I'm sitting at Bucketworks in Milwaukee tonight with a bunch of web geeks, and it's amazing that ever person here has two things: a computer (some of them more than one) and no problem at all sitting next to someone and not talking to them. As a writer, I've never been afraid that moment when I have to sequester myself in a room and block out all the distractions to just sit and write. That sort of isolation is not so much that (isolation) as it is putting yourself in that place of peace that allows you to function at full capacity.
Isolation is part of the modus operandi of a writer, but we thrive in community - or we should - because that sort of collaborative environment, wherein we interact with others who have a similar passion, we truly do thrive. I marvel sometimes at how my wife and I can be sitting in the same apartment - sometimes even in the same room - and chat with one another through instant messaging. It's part of our society, I suppose, but there's something in me that always longs for long conversations sitting at a coffee shop without all that digital mumbo-jumbo. To discuss writing is to bring it more fully into my own mind. My father always said that the best way to demonstrate how well you knew something was to teach it to someone else. Isolation does not facilitate that.

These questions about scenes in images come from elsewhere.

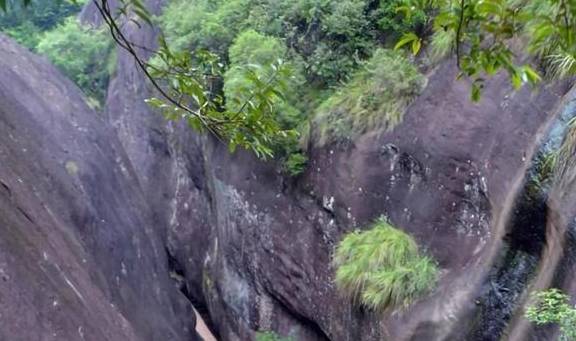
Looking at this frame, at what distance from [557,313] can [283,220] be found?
5.52 metres

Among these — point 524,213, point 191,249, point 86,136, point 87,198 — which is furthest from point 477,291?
point 191,249

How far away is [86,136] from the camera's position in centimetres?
984

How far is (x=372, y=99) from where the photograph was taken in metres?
9.34

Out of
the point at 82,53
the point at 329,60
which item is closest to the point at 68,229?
the point at 329,60

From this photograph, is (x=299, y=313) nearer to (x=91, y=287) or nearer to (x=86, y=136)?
(x=86, y=136)

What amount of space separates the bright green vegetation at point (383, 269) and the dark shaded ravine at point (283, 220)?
0.17 m

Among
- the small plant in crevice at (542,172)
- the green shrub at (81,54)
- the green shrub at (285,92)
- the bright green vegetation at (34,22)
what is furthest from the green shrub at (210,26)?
the bright green vegetation at (34,22)

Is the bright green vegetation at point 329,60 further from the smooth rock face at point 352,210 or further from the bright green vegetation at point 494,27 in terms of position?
the bright green vegetation at point 494,27

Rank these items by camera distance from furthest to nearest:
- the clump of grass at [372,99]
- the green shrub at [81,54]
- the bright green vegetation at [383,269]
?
the green shrub at [81,54]
the clump of grass at [372,99]
the bright green vegetation at [383,269]

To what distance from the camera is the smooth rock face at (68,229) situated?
4945 mm

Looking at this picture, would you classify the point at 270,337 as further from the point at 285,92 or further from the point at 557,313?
the point at 557,313

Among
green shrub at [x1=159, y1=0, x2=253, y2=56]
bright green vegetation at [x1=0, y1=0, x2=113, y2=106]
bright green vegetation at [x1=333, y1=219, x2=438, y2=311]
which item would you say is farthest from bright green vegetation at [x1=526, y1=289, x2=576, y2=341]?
bright green vegetation at [x1=0, y1=0, x2=113, y2=106]

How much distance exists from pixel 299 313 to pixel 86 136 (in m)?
3.49

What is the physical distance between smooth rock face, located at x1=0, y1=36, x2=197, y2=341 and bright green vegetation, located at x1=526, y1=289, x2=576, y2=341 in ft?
9.79
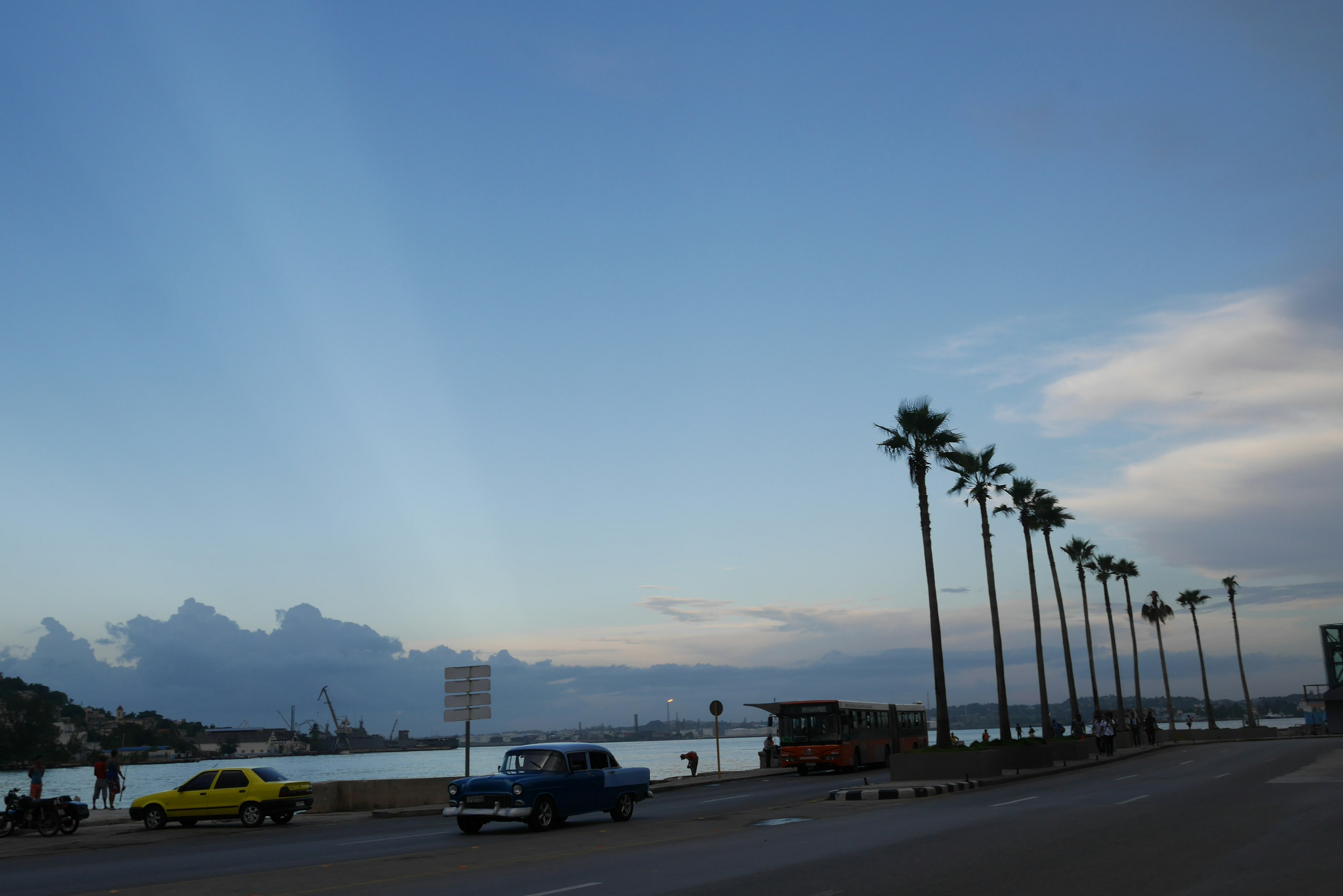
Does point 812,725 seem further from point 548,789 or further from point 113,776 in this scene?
point 113,776

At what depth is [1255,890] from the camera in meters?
10.0

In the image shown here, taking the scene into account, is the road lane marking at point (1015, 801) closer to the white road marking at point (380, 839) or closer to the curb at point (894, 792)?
the curb at point (894, 792)

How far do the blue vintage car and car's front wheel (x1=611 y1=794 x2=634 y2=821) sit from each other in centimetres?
1

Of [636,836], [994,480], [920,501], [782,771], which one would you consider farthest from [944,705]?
[636,836]

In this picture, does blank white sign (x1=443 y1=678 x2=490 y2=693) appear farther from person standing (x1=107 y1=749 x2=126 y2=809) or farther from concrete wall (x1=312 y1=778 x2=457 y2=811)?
person standing (x1=107 y1=749 x2=126 y2=809)

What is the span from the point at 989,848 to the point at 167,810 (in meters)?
20.5

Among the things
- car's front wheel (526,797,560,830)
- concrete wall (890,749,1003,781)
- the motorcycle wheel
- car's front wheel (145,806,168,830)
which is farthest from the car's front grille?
concrete wall (890,749,1003,781)

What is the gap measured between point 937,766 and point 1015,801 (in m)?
8.55

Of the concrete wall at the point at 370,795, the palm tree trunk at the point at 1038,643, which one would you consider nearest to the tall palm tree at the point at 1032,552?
the palm tree trunk at the point at 1038,643

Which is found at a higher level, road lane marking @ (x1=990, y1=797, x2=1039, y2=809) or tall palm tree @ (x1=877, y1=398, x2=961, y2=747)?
tall palm tree @ (x1=877, y1=398, x2=961, y2=747)

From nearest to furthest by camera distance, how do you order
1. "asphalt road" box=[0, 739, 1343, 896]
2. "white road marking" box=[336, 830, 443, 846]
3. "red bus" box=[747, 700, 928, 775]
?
"asphalt road" box=[0, 739, 1343, 896]
"white road marking" box=[336, 830, 443, 846]
"red bus" box=[747, 700, 928, 775]

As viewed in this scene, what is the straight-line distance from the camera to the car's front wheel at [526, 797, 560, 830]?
2011 cm

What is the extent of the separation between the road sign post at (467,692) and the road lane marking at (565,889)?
17.0 meters

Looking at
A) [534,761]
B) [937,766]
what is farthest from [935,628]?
[534,761]
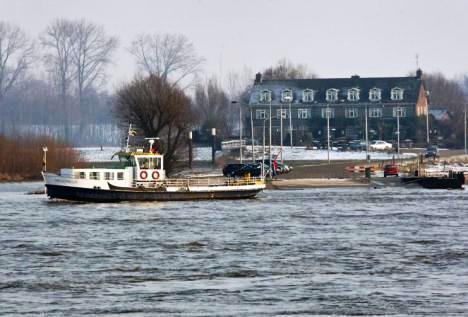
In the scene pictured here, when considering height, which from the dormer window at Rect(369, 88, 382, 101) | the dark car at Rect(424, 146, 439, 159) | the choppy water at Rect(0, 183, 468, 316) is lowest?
the choppy water at Rect(0, 183, 468, 316)

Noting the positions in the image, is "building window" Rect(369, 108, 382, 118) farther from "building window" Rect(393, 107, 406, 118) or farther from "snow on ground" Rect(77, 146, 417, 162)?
"snow on ground" Rect(77, 146, 417, 162)

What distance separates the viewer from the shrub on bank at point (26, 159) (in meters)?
119

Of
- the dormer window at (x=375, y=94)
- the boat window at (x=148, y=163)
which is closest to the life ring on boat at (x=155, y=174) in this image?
the boat window at (x=148, y=163)

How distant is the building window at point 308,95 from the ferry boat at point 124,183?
96.1 metres

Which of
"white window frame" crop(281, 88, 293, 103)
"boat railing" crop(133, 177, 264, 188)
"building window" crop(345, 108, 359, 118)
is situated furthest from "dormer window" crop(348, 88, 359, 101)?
"boat railing" crop(133, 177, 264, 188)

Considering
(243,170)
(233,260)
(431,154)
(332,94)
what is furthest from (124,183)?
(332,94)

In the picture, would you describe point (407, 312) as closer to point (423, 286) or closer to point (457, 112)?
point (423, 286)

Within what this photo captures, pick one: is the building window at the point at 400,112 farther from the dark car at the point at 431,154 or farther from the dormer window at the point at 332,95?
the dark car at the point at 431,154

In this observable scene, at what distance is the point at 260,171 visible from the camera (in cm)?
11062

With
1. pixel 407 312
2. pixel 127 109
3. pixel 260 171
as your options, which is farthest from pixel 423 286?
pixel 127 109

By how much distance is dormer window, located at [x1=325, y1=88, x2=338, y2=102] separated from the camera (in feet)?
590

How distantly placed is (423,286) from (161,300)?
8.12 m

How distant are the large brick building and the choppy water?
305 feet

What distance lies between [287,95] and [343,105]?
→ 7728 millimetres
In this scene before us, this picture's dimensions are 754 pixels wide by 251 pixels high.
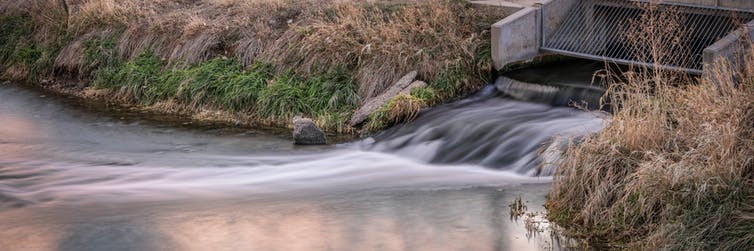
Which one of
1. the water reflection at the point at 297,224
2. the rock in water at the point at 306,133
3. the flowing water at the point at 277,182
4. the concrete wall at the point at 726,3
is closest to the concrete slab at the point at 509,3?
the flowing water at the point at 277,182

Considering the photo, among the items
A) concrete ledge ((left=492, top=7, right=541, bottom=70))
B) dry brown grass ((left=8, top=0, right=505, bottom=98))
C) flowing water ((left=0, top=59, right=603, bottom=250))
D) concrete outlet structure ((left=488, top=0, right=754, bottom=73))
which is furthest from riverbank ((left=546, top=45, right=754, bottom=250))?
dry brown grass ((left=8, top=0, right=505, bottom=98))

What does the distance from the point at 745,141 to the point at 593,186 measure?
51.9 inches

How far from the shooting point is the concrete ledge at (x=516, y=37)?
14195mm

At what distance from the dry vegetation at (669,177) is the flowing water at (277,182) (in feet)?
1.68

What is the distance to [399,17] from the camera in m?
15.4

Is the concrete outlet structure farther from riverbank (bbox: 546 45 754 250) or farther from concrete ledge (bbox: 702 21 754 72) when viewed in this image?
riverbank (bbox: 546 45 754 250)

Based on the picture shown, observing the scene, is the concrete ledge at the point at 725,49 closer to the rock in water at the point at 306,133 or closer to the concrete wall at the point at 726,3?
the concrete wall at the point at 726,3

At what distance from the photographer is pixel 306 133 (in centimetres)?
1293

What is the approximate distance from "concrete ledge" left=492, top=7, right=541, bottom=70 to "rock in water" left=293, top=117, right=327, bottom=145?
293 centimetres

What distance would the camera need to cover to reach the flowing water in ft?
29.1

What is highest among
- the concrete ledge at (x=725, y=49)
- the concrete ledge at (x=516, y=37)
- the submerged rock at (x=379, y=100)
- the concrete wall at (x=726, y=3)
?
the concrete wall at (x=726, y=3)

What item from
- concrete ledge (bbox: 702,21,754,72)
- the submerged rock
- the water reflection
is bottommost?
the water reflection

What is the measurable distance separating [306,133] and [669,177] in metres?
5.83

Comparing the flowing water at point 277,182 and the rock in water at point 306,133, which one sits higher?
the rock in water at point 306,133
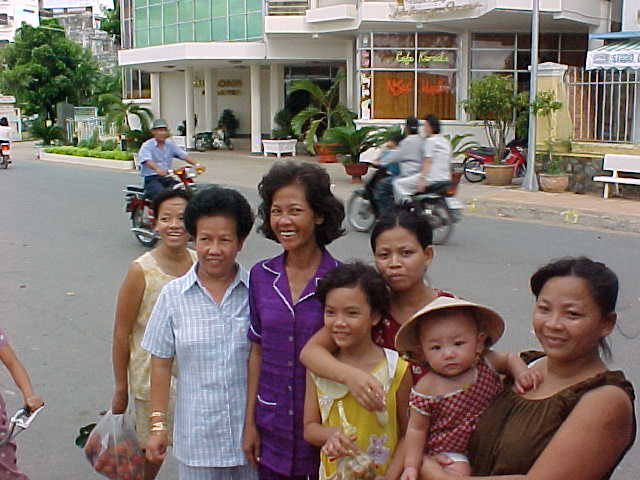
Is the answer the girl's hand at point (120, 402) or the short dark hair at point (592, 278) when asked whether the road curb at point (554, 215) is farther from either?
the short dark hair at point (592, 278)

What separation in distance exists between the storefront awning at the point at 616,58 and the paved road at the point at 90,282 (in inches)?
208

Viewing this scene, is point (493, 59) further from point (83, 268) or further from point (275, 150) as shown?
point (83, 268)

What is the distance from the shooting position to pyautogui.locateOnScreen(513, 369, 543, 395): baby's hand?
210 centimetres

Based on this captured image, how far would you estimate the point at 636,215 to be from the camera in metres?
12.8

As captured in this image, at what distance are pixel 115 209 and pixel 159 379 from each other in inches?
475

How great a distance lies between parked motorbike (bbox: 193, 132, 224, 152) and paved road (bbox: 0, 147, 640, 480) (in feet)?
47.3

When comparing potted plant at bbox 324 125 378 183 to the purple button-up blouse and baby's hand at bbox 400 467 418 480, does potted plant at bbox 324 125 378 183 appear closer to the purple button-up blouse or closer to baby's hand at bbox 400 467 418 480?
the purple button-up blouse

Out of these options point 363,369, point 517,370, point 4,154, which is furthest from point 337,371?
point 4,154

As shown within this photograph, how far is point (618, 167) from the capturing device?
49.7 feet

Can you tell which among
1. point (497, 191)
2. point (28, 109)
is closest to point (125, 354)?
point (497, 191)

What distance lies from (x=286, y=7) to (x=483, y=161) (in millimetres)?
10630

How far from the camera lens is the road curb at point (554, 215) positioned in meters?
12.4

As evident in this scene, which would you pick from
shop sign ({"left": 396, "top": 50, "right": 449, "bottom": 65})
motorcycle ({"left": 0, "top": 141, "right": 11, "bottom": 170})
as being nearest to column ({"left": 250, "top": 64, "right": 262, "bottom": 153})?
shop sign ({"left": 396, "top": 50, "right": 449, "bottom": 65})

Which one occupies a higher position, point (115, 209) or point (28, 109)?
point (28, 109)
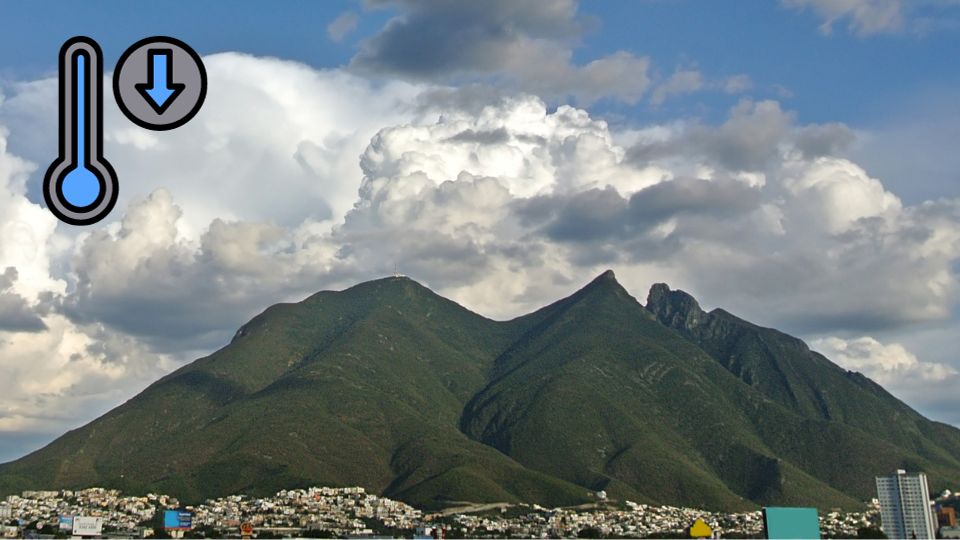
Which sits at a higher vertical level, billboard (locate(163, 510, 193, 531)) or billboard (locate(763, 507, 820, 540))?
billboard (locate(163, 510, 193, 531))

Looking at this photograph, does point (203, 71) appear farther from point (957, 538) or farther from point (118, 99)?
point (957, 538)

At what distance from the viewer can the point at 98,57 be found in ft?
50.5

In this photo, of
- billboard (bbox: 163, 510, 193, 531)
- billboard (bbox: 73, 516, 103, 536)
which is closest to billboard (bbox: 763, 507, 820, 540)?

Moving on. I finished one of the short stories I've been working on. It was inspired by a selection of photos by an Australian photographer. I was intrigued by it and by its history and by the superstition that comes to fall on such a place. So I wrote about it. It's only three thousand words, but I'm pleased with it. I don't know that I'll be finishing NaNo, despite the completion of said piece, but I'm not disappointed as I once was. It's an accomplishment to me to be able to finish as much work as I have done so far. If I can finish at least one other short story and perhaps begin compiling some of the other work I've been doing, that will be a successful endeavor.